Exercise details -
Your task is to repeat the records exactly from the line containing "Is the brown" onward, through the final line.
----- Supplied information
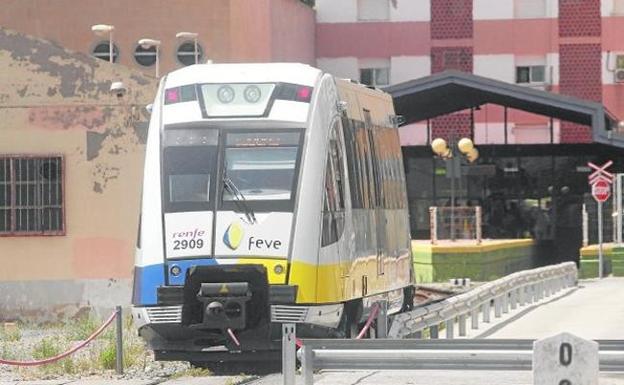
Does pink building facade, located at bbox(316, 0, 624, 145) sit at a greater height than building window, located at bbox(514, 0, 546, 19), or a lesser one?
lesser

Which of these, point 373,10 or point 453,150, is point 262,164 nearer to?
point 453,150

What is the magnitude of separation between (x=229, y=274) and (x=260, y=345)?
2.73 ft

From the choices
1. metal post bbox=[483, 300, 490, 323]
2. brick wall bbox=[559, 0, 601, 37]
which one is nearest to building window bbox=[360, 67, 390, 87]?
brick wall bbox=[559, 0, 601, 37]

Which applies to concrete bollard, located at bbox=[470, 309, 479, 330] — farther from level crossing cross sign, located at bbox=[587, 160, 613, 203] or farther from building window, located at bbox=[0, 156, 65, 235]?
level crossing cross sign, located at bbox=[587, 160, 613, 203]

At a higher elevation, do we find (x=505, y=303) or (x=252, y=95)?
(x=252, y=95)

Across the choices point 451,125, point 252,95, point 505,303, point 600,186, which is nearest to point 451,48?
point 451,125

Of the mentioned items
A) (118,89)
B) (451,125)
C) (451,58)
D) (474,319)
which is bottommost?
(474,319)

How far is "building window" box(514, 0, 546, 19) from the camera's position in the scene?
6144 cm

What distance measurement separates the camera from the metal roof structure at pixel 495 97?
4900 centimetres

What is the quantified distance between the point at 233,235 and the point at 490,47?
4601 cm

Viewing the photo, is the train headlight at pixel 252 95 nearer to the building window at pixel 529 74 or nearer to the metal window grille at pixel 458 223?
the metal window grille at pixel 458 223

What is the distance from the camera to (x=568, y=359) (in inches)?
373

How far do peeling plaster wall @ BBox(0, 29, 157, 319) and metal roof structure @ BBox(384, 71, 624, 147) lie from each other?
902 inches

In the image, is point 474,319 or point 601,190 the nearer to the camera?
point 474,319
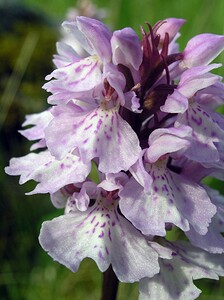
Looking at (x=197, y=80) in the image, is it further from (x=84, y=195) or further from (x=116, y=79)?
(x=84, y=195)

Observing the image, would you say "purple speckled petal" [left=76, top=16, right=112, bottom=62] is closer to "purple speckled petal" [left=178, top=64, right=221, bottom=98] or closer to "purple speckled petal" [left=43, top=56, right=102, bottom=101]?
"purple speckled petal" [left=43, top=56, right=102, bottom=101]

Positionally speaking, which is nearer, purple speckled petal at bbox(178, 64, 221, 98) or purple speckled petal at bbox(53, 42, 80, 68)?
purple speckled petal at bbox(178, 64, 221, 98)

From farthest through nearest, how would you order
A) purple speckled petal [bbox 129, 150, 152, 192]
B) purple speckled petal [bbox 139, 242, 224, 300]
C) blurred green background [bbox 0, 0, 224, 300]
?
blurred green background [bbox 0, 0, 224, 300], purple speckled petal [bbox 139, 242, 224, 300], purple speckled petal [bbox 129, 150, 152, 192]

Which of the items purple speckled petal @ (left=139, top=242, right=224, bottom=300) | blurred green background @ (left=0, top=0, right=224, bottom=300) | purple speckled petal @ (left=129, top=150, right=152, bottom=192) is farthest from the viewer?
blurred green background @ (left=0, top=0, right=224, bottom=300)

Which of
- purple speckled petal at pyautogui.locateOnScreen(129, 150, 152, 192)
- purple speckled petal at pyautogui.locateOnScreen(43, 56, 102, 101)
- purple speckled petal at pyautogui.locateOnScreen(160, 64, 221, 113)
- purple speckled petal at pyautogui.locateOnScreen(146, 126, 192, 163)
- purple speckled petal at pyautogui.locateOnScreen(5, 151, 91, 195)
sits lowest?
purple speckled petal at pyautogui.locateOnScreen(5, 151, 91, 195)

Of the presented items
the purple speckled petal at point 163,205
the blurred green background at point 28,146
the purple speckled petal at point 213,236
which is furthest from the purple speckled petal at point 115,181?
the blurred green background at point 28,146

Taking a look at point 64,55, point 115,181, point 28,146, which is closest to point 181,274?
point 115,181

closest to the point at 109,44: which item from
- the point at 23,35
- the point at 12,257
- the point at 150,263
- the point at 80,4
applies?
the point at 150,263

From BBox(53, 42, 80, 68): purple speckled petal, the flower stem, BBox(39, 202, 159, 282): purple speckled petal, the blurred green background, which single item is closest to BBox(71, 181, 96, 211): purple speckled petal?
BBox(39, 202, 159, 282): purple speckled petal

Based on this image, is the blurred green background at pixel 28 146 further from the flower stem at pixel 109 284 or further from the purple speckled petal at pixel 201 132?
the purple speckled petal at pixel 201 132
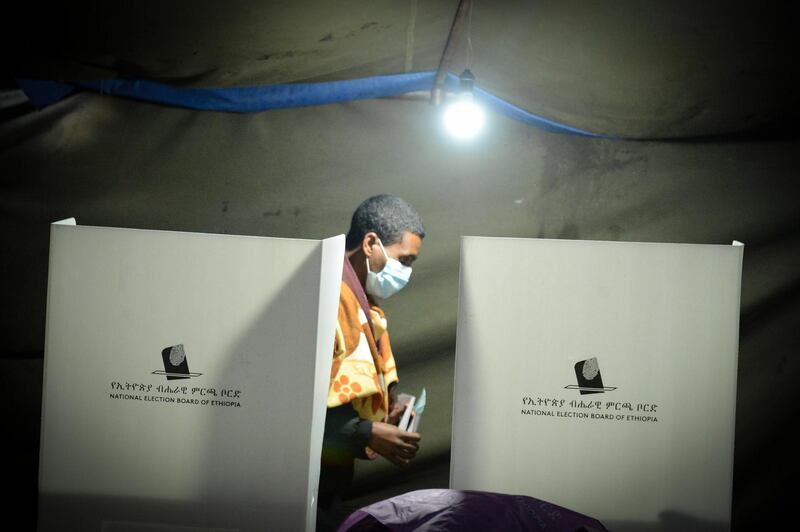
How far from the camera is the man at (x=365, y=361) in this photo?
5.84 feet

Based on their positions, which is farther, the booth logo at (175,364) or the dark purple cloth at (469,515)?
the booth logo at (175,364)

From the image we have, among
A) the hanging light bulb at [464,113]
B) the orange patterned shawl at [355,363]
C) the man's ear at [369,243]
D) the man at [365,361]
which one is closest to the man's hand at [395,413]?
the man at [365,361]

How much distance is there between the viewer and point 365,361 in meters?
1.80

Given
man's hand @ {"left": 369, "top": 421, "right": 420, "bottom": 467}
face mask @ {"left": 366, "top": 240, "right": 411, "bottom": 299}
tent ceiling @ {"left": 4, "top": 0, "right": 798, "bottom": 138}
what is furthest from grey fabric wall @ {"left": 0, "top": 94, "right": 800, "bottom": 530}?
man's hand @ {"left": 369, "top": 421, "right": 420, "bottom": 467}

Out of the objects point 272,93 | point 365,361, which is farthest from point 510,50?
point 365,361

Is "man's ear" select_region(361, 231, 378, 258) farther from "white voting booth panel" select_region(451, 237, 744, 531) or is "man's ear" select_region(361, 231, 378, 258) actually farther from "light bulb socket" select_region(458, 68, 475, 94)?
"white voting booth panel" select_region(451, 237, 744, 531)

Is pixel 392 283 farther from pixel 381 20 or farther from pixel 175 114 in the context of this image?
pixel 175 114

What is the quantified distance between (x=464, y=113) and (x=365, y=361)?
779 millimetres

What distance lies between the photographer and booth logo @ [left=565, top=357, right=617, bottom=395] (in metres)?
1.18

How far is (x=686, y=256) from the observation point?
117cm

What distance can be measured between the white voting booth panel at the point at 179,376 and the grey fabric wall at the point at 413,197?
1.26m

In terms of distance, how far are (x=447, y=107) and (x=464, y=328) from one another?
3.95 feet

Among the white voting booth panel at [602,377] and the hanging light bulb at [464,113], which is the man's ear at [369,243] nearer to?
the hanging light bulb at [464,113]

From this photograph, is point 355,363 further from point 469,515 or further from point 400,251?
point 469,515
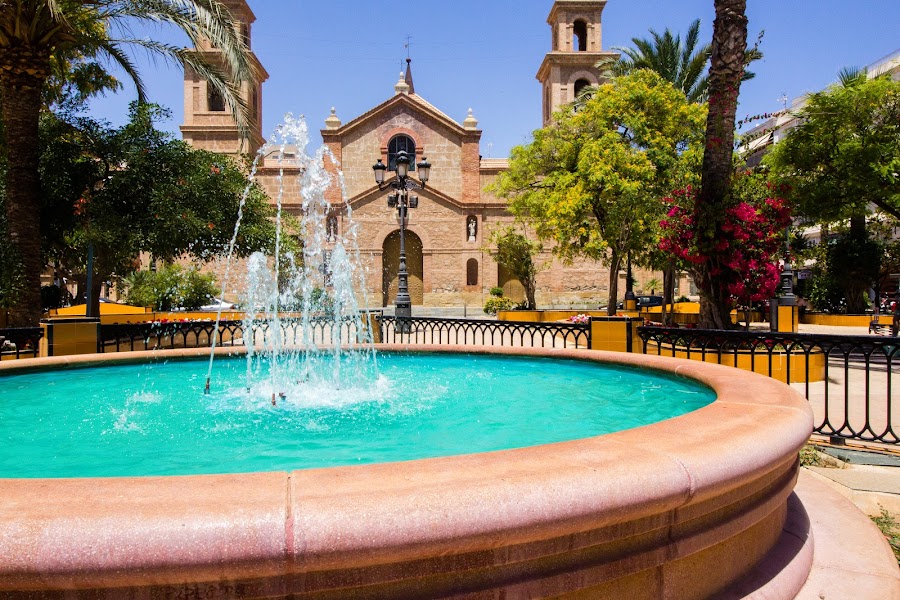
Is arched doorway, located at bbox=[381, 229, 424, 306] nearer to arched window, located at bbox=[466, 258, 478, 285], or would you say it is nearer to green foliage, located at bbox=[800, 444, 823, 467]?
arched window, located at bbox=[466, 258, 478, 285]

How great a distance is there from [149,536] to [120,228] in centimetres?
1264

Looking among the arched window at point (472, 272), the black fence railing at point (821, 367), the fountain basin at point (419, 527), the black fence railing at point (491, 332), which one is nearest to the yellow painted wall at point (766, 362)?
the black fence railing at point (821, 367)

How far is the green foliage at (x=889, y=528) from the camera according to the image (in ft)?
10.8

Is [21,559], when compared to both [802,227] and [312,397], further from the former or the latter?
[802,227]

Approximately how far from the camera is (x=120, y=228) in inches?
500

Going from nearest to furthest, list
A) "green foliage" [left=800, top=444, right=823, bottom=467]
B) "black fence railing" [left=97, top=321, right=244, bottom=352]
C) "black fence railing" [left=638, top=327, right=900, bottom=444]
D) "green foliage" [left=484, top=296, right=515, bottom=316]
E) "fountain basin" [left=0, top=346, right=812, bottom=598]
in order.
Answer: "fountain basin" [left=0, top=346, right=812, bottom=598]
"green foliage" [left=800, top=444, right=823, bottom=467]
"black fence railing" [left=638, top=327, right=900, bottom=444]
"black fence railing" [left=97, top=321, right=244, bottom=352]
"green foliage" [left=484, top=296, right=515, bottom=316]

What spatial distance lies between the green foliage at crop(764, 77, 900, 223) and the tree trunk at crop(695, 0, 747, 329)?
1002 cm

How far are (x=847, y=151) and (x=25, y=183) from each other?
1986 centimetres

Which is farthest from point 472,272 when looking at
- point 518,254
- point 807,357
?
point 807,357

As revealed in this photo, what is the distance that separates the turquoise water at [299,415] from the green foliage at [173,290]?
17.2 m

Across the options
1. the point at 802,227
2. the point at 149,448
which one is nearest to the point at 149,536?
the point at 149,448

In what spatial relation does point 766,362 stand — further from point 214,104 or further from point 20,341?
point 214,104

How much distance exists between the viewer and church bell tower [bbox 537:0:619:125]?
36.6 metres

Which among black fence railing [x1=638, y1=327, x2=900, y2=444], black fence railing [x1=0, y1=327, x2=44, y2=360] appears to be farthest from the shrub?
black fence railing [x1=0, y1=327, x2=44, y2=360]
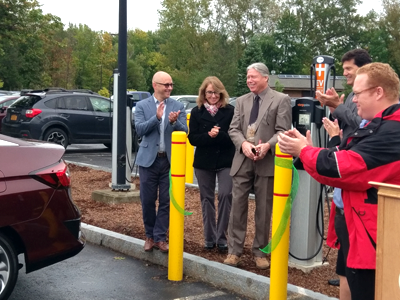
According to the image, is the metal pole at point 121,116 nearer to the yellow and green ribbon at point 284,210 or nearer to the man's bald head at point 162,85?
the man's bald head at point 162,85

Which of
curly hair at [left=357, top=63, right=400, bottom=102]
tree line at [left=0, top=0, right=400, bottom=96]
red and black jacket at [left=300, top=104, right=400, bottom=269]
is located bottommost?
red and black jacket at [left=300, top=104, right=400, bottom=269]

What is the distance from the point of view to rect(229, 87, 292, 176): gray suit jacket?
571 cm

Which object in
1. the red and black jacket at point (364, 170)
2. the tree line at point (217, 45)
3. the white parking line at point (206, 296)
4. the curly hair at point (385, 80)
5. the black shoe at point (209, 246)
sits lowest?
the white parking line at point (206, 296)

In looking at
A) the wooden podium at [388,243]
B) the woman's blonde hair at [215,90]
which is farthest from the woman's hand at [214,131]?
the wooden podium at [388,243]

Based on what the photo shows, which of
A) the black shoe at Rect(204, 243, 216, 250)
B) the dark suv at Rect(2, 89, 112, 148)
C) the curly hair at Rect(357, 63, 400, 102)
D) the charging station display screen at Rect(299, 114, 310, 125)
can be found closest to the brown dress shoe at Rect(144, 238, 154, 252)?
the black shoe at Rect(204, 243, 216, 250)

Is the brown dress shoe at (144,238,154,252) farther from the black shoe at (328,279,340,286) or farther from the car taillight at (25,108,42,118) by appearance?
the car taillight at (25,108,42,118)

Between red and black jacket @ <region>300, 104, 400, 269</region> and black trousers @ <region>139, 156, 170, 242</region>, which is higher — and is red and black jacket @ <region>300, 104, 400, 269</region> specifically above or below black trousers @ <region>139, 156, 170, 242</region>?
above

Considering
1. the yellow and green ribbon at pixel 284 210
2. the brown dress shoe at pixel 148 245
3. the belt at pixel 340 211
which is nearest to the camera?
----------
Written answer -
Is the brown dress shoe at (144,238,154,252) farther from the black shoe at (328,279,340,286) or farther from the car taillight at (25,108,42,118) by appearance?
the car taillight at (25,108,42,118)

Between red and black jacket @ <region>300, 104, 400, 269</region> and black trousers @ <region>139, 156, 170, 242</region>, which is higher — and is red and black jacket @ <region>300, 104, 400, 269</region> specifically above or below black trousers @ <region>139, 156, 170, 242</region>?
above

Considering
1. the yellow and green ribbon at pixel 284 210
2. the brown dress shoe at pixel 148 245
3. the belt at pixel 340 211
which is nearest to the camera?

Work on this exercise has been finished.